## [Written problem]
Nothing but the lines from the one that contains "Across point 705,294" through the end of the listing should appear, set down exactly.

# START OF Dataset rows

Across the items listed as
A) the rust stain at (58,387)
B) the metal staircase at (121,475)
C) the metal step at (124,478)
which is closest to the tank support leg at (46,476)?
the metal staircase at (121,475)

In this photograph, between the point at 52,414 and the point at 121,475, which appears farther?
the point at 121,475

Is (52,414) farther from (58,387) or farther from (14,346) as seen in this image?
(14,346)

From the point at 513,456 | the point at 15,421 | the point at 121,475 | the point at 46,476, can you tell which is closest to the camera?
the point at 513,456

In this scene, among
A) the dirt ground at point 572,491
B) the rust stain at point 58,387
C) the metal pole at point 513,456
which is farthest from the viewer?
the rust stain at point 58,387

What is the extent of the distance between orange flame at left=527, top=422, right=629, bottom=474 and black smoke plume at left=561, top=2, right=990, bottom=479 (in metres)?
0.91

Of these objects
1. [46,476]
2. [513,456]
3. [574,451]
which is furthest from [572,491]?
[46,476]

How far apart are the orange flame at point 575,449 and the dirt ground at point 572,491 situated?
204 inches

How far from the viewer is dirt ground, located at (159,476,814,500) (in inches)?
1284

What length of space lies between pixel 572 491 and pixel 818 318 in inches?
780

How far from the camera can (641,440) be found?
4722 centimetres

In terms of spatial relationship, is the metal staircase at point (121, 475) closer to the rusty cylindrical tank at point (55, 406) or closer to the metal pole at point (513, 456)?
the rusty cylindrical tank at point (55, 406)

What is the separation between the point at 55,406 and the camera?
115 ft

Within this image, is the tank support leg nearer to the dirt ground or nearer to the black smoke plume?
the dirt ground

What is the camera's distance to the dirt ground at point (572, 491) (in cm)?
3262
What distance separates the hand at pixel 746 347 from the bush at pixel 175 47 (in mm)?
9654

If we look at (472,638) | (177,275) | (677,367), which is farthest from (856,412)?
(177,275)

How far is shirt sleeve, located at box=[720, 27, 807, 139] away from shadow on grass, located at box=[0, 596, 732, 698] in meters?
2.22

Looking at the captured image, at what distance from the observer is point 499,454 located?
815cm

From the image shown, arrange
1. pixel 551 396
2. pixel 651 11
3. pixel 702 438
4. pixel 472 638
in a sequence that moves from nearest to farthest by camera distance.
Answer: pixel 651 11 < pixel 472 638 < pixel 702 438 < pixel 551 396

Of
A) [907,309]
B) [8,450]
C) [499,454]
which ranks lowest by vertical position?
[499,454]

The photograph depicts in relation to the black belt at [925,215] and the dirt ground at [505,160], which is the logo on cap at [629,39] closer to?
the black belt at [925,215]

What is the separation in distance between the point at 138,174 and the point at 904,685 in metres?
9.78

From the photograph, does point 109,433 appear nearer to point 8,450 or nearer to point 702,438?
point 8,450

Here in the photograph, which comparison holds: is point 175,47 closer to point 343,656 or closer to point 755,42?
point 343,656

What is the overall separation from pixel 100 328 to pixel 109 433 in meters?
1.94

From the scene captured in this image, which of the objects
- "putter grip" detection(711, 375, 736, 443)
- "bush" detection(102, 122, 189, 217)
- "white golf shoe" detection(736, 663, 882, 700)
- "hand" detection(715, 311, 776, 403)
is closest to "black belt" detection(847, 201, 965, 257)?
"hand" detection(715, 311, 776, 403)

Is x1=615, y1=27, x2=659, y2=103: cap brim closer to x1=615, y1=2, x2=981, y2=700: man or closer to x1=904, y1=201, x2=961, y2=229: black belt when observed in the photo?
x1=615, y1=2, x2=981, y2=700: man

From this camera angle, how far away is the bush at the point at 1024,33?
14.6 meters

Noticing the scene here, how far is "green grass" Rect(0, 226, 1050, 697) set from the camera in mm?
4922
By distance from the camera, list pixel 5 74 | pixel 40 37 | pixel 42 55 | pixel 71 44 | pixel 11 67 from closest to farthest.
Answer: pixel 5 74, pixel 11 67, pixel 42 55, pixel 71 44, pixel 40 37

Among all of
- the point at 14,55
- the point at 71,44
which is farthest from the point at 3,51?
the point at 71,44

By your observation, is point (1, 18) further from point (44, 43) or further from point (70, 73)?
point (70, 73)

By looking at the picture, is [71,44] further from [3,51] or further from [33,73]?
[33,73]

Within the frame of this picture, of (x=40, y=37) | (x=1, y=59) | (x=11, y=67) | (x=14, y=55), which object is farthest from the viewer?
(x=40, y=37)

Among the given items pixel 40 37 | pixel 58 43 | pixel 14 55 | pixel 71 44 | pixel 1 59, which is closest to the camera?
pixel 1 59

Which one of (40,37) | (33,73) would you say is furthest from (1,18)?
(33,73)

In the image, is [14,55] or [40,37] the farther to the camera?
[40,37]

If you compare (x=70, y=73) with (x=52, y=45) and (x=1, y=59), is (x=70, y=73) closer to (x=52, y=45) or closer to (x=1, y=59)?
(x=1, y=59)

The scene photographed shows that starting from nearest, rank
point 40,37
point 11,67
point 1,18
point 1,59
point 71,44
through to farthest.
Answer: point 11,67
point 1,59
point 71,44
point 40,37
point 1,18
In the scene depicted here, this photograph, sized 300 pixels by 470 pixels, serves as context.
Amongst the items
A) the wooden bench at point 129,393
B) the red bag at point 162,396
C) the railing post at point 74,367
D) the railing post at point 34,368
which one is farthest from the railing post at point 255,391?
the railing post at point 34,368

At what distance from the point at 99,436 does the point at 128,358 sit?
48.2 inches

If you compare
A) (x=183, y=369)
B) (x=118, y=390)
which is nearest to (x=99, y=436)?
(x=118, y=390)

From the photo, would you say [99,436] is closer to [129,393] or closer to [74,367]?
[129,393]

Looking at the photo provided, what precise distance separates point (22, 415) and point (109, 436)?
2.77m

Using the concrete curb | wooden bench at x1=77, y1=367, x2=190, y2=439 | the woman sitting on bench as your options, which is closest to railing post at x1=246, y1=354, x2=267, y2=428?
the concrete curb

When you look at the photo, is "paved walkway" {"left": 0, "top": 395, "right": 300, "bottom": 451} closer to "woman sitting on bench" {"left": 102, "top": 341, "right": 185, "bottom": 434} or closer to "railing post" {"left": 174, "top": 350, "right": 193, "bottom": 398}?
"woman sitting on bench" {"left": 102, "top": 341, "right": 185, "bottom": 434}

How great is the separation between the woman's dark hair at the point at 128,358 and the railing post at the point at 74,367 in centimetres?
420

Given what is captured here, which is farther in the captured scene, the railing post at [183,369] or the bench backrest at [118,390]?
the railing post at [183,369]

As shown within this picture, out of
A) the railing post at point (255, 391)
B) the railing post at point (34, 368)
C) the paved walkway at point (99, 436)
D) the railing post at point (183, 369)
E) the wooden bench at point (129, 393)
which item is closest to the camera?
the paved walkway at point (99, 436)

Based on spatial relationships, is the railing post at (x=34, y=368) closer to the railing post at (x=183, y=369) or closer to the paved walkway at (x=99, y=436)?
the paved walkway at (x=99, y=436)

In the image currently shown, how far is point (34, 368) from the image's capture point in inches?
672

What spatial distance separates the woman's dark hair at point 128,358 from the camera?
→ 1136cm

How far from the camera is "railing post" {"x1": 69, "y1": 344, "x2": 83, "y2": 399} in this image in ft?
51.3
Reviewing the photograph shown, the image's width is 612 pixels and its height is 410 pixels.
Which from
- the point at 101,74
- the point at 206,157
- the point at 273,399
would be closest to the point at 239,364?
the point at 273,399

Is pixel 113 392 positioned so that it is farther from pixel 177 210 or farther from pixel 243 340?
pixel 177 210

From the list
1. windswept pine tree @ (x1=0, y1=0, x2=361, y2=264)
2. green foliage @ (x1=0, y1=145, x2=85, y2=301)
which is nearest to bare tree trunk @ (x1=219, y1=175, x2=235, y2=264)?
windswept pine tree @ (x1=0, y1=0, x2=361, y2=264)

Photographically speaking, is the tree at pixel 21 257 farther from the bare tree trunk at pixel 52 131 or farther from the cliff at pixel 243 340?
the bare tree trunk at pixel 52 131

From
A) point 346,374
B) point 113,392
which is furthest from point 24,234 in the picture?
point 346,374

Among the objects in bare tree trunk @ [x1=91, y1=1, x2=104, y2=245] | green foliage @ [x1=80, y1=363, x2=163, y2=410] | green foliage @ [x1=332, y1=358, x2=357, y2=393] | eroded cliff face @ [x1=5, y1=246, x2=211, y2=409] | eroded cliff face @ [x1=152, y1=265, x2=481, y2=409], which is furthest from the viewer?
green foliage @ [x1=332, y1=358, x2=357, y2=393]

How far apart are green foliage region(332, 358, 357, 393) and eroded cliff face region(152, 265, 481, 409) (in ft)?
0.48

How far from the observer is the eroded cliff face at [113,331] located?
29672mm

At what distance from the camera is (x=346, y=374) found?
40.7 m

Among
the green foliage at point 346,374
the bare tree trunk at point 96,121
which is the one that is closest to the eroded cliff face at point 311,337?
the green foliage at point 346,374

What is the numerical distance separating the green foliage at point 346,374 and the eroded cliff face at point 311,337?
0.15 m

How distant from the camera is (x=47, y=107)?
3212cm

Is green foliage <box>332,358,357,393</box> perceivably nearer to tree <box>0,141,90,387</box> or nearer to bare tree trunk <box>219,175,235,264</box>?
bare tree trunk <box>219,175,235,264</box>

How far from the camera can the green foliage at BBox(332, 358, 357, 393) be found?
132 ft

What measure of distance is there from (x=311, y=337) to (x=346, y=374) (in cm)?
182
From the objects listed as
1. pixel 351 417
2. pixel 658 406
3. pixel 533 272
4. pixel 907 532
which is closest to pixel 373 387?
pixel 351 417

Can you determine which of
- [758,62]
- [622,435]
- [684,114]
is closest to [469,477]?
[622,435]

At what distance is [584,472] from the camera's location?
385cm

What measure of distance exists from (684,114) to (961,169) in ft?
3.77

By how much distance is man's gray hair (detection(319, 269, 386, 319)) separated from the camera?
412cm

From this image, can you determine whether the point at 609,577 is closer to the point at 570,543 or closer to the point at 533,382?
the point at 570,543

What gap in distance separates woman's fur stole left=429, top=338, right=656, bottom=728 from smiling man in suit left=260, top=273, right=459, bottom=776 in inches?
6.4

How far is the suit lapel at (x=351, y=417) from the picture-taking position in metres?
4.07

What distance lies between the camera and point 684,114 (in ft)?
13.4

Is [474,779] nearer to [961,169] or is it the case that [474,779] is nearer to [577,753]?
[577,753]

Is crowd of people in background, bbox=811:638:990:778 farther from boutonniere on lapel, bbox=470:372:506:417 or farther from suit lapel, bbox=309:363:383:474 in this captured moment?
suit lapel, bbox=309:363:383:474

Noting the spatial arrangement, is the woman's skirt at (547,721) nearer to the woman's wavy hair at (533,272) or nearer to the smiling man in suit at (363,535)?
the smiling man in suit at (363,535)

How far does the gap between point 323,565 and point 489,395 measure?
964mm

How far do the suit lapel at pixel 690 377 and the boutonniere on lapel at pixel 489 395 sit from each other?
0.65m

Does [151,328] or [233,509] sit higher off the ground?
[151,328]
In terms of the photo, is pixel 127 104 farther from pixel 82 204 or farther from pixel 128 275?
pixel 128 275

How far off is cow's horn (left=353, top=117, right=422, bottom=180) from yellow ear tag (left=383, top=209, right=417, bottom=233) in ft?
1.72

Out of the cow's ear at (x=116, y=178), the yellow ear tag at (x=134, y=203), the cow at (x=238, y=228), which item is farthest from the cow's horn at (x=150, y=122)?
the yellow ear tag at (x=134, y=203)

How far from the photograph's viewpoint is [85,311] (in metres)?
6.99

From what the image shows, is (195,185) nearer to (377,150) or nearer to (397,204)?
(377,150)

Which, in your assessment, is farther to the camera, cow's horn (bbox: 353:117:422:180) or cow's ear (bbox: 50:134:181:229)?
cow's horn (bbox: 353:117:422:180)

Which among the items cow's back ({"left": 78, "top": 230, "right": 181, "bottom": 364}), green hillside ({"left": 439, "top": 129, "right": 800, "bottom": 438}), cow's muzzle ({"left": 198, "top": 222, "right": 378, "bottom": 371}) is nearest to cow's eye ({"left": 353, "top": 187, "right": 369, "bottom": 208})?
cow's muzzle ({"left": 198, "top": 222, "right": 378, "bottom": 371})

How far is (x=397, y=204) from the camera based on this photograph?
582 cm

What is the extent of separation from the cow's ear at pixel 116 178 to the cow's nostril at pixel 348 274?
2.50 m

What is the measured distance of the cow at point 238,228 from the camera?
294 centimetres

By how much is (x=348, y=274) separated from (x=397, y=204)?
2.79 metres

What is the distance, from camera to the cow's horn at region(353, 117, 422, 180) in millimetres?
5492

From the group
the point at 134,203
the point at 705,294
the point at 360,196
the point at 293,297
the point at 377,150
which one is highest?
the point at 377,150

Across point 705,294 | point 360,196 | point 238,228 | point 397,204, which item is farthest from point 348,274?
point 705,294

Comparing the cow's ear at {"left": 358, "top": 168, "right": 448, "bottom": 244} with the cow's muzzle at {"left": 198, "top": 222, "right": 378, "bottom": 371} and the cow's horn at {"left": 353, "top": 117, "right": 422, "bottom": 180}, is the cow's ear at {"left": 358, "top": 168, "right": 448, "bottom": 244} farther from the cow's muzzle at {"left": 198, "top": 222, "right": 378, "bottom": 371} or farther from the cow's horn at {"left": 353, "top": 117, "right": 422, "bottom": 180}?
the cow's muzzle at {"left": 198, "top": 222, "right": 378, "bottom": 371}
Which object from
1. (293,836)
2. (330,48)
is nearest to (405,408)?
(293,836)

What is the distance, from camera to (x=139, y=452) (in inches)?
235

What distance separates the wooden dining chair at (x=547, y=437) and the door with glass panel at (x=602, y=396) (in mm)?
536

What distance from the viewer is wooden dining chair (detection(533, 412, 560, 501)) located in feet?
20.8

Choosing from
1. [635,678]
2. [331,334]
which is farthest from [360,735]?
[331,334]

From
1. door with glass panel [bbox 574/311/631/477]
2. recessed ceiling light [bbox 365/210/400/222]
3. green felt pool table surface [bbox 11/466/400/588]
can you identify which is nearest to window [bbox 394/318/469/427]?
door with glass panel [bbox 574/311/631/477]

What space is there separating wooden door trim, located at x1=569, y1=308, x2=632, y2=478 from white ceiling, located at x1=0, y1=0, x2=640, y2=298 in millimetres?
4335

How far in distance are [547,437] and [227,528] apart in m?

# END OF Dataset rows

## [Worked solution]
Across point 705,294 | point 360,196 | point 238,228 | point 397,204, which item is farthest from point 348,274?
point 705,294

Comparing the cow's ear at {"left": 358, "top": 168, "right": 448, "bottom": 244} with the cow's muzzle at {"left": 198, "top": 222, "right": 378, "bottom": 371} and the cow's horn at {"left": 353, "top": 117, "right": 422, "bottom": 180}, is the cow's ear at {"left": 358, "top": 168, "right": 448, "bottom": 244} farther from the cow's muzzle at {"left": 198, "top": 222, "right": 378, "bottom": 371} or farther from the cow's horn at {"left": 353, "top": 117, "right": 422, "bottom": 180}?
the cow's muzzle at {"left": 198, "top": 222, "right": 378, "bottom": 371}
Which object from
1. (293,836)
2. (330,48)
is nearest to (405,408)?
(293,836)

What is the distance, from camera to (x=139, y=452) (in inches)?
235

What distance separates the wooden dining chair at (x=547, y=437) and the door with glass panel at (x=602, y=396) (in mm)?
536

What distance from the viewer is wooden dining chair (detection(533, 412, 560, 501)) located in feet?
20.8

Choosing from
1. [635,678]
2. [331,334]
which is farthest from [360,735]?
[331,334]

From
1. door with glass panel [bbox 574/311/631/477]
2. recessed ceiling light [bbox 365/210/400/222]
3. green felt pool table surface [bbox 11/466/400/588]
can you identify which is nearest to window [bbox 394/318/469/427]?
door with glass panel [bbox 574/311/631/477]

What space is there separating wooden door trim, located at x1=569, y1=308, x2=632, y2=478 from white ceiling, located at x1=0, y1=0, x2=640, y2=298 in millimetres?
4335

How far in distance are [547,437] and [227,528] apart in m?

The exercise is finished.